Similarly it can be demonstrated that:

$\angle UVC = \angle BWC$

Therefore:

$\angle BWC = \angle BUV = \angle UVC$
the pentagon $UBWCV$ is equiangular.

So we have that the pentagon $UBWCV$ is equiangular and equilateral.

Therefore the pentagon $UBWCV$ is regular.

We also have that $UBWCV$ is constructed so that $BC$ is one edge of the cube.

The same construction can be used to place a regular pentagon on each of the $12$ edges of the cube.

Hence a polyhedron will have been constructed which is contained by $12$ regular pentagons.

This is then, by definition, a regular dodecahedron.

$\Box$

It is next to be demonstrated that this regular dodecahedron can be inscribed in the given sphere.

Let $XP$ be produced, and let the produced straight line be $XZ$.

Thereby $PZ$ meets the diameter of the cube.

$PZ$ and the diameter of the cube bisect one another.

Let them meet at $Z$.

Therefore $Z$ is the center of the sphere in which the cube is inscribed.

Also, $ZP$ equals half the side of the cube.

Let $UZ$ be joined.

We have that:

$NS$ has been cut in extreme and mean ratio at $P$
$NP$ is the greater segment.
$NS^2 + SP^2 = 3 \cdot NP^2$

But:

$NP = PZ$

and:

$XP = PS$

and so:

$NS = XZ$

But as $PS = RP$:

$PS = XU$

Therefore:

$ZX^2 + XU^2 = 3 \cdot NP^2$

But:

$UZ^2 = ZX^2 + XU^2$

Therefore:

$UZ^2 = 3 \cdot NP^2$
the square on the diameter of the given sphere is three times the square on the side of the cube.

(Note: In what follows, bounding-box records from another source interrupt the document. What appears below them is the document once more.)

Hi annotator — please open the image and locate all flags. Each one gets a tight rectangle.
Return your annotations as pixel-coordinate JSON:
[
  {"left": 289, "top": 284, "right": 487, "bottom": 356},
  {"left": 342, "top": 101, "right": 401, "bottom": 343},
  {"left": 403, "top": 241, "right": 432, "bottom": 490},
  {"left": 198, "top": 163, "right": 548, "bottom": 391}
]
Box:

Therefore the square on the radius of the given sphere is three times the square on half the side of the cube.

Therefore $UZ$ equals the radius of the given sphere.

We have that $Z$ is the center of the sphere.

Therefore $U$ is on the surface of the sphere.

Similarly we can show that each of the remaining vertices of the dodecahedron is also on the surface of the sphere.

Therefore the dodecahedron has been inscribed within the sphere.

$\Box$

It remains to be demonstrated that the side of the dodecahedron is the irrational straight line called apotome.

We have that:

$NP$ has been cut in extreme and mean ratio at $R$
$RP$ is the greater segment

and that:

$PO$ has been cut in extreme and mean ratio at $S$
$PS$ is the greater segment

We have that:

$N : PR = PR : RN$
the same is true of the doubles also.

Therefore:

$NO : RS = RS : NR + SO$

But:

$NO > RS$

Therefore:

$RS > NR + SO$

Therefore $NO$ is cut in extreme and mean ratio, and $RS$ is the greater segment.

But:

$RS = UV$

Therefore when $NO$ is cut in extreme and mean ratio, $UV$ equals the greater segment.

We have that the diameter of the given sphere is rational.

We also have that the square on the diameter equals three times the square on side of the cube.

Therefore $NO$, which equals the side of the cube, is rational.

$UV$ is therefore an apotome.

But $UV$ is the side of the dodecahedron.

Therefore the side of the dodecahedron is an apotome.

$\blacksquare$

## Historical Note

This proof is Proposition $17$ of Book $\text{XIII}$ of Euclid's The Elements.
Some sources credit this construction to Hippasus of Metapontum. Others credit it to Theaetetus of Athens.